Gepubliceerd op 28 april 2021
In line with the view that ‘small actions can lead to big change’ and previous published work of Social Enterprise NL on the influencing role of Dutch social enterprises, an additional research report shows that not only Dutch, but also social enterprises on a global scale engage in activities to accelerate sustainable transitions in business industries. Social enterprises founded in Europe, North-America, Australia and Asia are included in this study of former colleague Dagmar Heerts. It outlines multiple worldwide ways for social enterprises to influence the transition towards more sustainable and inclusive business models of other (larger) businesses.
Various tactics to achieve top-down change are mentioned by social entrepreneurs such as Harish Hande, founder and CEO of SELCO India. His social enterprise motivates own employees to take a seat on the boards of other companies to influence decision-making processes. Other shared tactics focus on changing mindsets of business leaders from passive to reactive by confronting them with societal issues during real life experiences such as trips and tours and through visualizing the consequences of choices that businesses make. OLIO, a social enterprise headquartered in London that connects neighbors with each other and with local businesses so surplus food can be shared instead of thrown away, for example uses this last tactic to show the huge amount of food that is wasted by businesses.

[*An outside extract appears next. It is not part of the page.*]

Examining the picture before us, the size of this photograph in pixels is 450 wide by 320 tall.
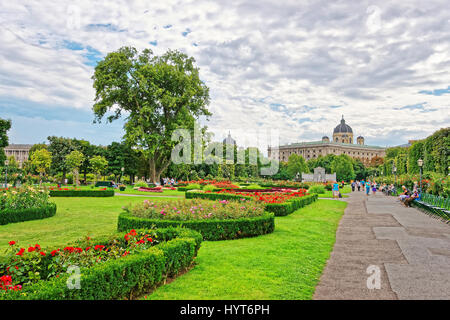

Focusing on top-down approaches such as advocating, lobbying and campaigning for regulatory changes and influencing mindsets of business leaders from larger corporations is not considered the only strategy to achieve change. This study shows that social enterprises also engage in bottom-op activities to influence this transition. This is for example done by educating children, youth and consumers and by empowering local communities through providing them with the right resources to take part in these transitions as well. Examples vary from financial resources to sharing knowledge and practices about sustainable business practices. Australian social enterprise Food Connect for instance created a local food hub that is owned by the community so that everyone has access to fresh, healthy and ecologically grown food. It encourages and supports young farmers to start a business, co-op or any other type of organization that focusses on local food production while allowing them to become autonomous entrepreneurs.
While offering language learning programs and professional translation services to organizations and individuals delivered by refugees, social enterprise NaTakallam tries to deconstruct the image of refugees constantly being the people that need to be helped or that are unqualified. To change people’s views, the social enterprise focusses on providing them with upskilling work rather than engaging them in ‘cooking and cleaning’ jobs.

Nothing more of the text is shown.